- [BRANO RIPORTATO]
--
Silicon Valley: JackRabbot, un “robot social”

RSI Emiliano Bos 17.06.2019, 14:30

Il robot social e il subacqueo informatico

L’ecosistema della Silicon Valley germoglia intorno ai viali soleggiati dell’Università di Stanford. Ricercatrici e ricercatori giovanissimi. Moltissimi in arrivo dall’Asia, una percentuale prevalente di cinesi.

Da questo ateneo transitano idee e innovazioni. Nei locali del laboratorio di “Artificial Intelligence” il coordinatore Roberto Martin-Martin ci mostra “JackRabbot” un robot “social” creato per l’interazione con l’uomo. E che magari tra qualche anno troveremo in un aeroporto a sostituire il personale di terra con in mano un cartello indicante numero di volo e destinazione.

Il professor Oussama Khatib e il suo simulatore per scandagliare i fondali marini usando l’intelligenza artificiale

Il professor Oussama Khatib e il suo simulatore per scandagliare i fondali marini usando l’intelligenza artificiale

  • RSI Emiliano Bos

Dall’altro lato di questo locale dove paradossalmente il wi-fi funziona poco, incontriamo il professor Oussama Khatib, siriano di nascita, naturalizzato statunitense e con cittadinanza francese. Ci fa provare orgoglioso il suo simulatore subacqueo: una sorta di joystick riproduce sul palmo della mano la granulosità del fondale marino in cui si muove. Intorno al grande schermo, giovani assistenti. Ma soprattutto atmosfere rilassate, biciclette appoggiate alle scrivanie dentro gli uffici e nessuno con la cravatta. Se fuori dall’ateneo la pressione è fortissima, dentro non la si percepisce affatto.

Grazie al machine learning in questi laboratori viene individuata la sequenza del DNA di oltre 1'400 batteri e virus che provocano malattie infettive

Grazie al machine learning in questi laboratori viene individuata la sequenza del DNA di oltre 1'400 batteri e virus che provocano malattie infettive

  • RSI Emiliano Bos

Dalla genomica alla mappatura terrestre

Prima di vedere affidata all’intelligenza artificiale la gestione di un’azienda passerà ancora parecchio tempo, ci dice Susan Athey. Insegna “economia della tecnologia” a Stanford. Sostiene che l’AI (artificial intelligence, in inglese) non sia ancora molto avanzata su questioni di cui non si conoscono le conseguenze. Al punto che alcuni studenti – sostiene – non sono in grado di leggere o utilizzare i risultati dei loro stessi algoritmi.
--
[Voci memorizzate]
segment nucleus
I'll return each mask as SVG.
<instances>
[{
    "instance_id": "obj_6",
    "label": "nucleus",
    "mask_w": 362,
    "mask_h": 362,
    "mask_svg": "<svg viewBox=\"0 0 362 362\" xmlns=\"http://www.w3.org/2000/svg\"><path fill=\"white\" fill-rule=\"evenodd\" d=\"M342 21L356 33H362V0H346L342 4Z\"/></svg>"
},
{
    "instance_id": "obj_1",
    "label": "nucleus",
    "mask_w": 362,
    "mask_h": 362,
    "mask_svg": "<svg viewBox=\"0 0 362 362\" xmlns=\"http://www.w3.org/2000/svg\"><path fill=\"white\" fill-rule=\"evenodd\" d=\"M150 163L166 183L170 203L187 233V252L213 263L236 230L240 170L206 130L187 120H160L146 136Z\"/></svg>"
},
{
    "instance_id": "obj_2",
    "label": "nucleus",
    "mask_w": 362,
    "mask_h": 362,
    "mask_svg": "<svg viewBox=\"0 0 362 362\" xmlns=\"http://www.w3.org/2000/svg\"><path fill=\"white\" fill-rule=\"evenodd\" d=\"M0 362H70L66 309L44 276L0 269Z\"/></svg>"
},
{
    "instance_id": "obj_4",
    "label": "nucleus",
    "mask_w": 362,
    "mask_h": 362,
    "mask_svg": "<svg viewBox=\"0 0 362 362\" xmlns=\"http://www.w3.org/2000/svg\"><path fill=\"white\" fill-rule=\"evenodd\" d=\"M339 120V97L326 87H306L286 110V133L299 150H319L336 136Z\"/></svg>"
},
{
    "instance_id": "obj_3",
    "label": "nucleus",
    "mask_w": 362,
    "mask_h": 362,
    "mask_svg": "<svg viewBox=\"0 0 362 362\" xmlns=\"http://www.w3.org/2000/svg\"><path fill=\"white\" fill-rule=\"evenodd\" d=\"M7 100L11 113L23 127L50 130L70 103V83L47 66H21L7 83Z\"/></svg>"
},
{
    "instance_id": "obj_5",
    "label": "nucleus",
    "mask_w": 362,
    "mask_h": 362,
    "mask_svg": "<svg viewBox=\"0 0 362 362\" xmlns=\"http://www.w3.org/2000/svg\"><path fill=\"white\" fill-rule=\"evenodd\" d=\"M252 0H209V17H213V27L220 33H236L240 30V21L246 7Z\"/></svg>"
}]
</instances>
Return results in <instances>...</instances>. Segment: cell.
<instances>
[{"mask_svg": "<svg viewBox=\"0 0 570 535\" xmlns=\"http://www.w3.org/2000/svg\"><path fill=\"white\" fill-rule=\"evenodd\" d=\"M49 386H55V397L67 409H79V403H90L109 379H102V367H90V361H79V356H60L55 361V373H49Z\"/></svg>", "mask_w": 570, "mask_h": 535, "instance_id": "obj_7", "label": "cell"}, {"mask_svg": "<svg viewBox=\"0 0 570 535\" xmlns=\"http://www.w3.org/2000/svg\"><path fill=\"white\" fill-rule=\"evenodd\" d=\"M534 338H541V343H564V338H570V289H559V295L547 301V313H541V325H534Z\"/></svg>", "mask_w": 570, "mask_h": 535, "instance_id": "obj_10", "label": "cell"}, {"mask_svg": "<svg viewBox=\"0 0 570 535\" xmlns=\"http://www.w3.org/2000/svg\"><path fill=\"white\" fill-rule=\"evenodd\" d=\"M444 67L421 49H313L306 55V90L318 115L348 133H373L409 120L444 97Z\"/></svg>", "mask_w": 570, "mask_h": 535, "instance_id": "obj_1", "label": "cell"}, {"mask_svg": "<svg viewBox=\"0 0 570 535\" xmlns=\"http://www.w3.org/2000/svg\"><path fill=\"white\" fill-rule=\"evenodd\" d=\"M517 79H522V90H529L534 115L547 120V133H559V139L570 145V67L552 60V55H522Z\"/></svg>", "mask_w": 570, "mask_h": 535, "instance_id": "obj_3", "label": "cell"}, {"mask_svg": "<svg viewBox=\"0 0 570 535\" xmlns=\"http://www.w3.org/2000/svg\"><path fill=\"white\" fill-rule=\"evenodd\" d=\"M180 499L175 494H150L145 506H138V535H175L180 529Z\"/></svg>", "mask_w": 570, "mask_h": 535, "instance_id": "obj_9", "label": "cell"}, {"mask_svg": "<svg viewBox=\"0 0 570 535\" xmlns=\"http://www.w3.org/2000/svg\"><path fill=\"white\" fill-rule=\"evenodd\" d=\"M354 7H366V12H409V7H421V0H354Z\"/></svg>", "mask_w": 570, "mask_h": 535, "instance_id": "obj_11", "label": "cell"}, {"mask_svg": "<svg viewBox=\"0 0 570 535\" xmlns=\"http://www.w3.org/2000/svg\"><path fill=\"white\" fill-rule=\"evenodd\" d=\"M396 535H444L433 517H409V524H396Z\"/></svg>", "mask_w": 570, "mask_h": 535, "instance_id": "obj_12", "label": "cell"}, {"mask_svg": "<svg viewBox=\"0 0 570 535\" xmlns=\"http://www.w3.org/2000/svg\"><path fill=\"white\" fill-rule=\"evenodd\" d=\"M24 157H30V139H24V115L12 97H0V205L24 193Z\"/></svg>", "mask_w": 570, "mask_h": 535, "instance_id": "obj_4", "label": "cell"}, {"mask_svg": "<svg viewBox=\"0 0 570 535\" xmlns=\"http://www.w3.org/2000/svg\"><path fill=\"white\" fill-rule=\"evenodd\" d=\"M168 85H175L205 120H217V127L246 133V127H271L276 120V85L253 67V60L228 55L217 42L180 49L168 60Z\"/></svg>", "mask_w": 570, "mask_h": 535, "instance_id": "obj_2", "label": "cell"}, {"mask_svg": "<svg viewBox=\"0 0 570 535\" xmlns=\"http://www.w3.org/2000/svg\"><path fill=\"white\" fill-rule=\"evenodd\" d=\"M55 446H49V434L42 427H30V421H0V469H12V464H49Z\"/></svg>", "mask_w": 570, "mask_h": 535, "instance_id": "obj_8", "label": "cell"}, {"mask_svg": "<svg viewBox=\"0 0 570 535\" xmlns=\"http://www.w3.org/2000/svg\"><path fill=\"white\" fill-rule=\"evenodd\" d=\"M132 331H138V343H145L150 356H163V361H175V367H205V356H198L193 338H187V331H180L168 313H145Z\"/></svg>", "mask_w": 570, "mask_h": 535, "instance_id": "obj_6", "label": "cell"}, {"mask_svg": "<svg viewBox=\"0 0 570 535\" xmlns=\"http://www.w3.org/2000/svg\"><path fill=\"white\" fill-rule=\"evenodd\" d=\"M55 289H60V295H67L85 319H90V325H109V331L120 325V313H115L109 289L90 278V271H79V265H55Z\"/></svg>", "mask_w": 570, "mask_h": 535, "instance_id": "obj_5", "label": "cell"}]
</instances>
--
- [DESCRIZIONE DEL COMPITO]
Stabilisci se le affermazioni seguenti concordano con il brano riportato su JackRabbot. Per ciascuna rispondi sì o no e cita esattamente le parole del brano che lo decidono.
1. Roberto Martin-Martin è il coordinatore del laboratorio di "Artificial Intelligence".
2. Il professor Oussama Khatib è nato negli Stati Uniti.
3. Susan Athey insegna informatica a Stanford.

- [RISULTATO DEL COMPITO]
1. Sì: «Nei locali del laboratorio di “Artificial Intelligence” il coordinatore Roberto Martin-Martin ci mostra “JackRabbot”».
2. No: «siriano di nascita, naturalizzato statunitense e con cittadinanza francese».
3. No: «Insegna “economia della tecnologia” a Stanford.»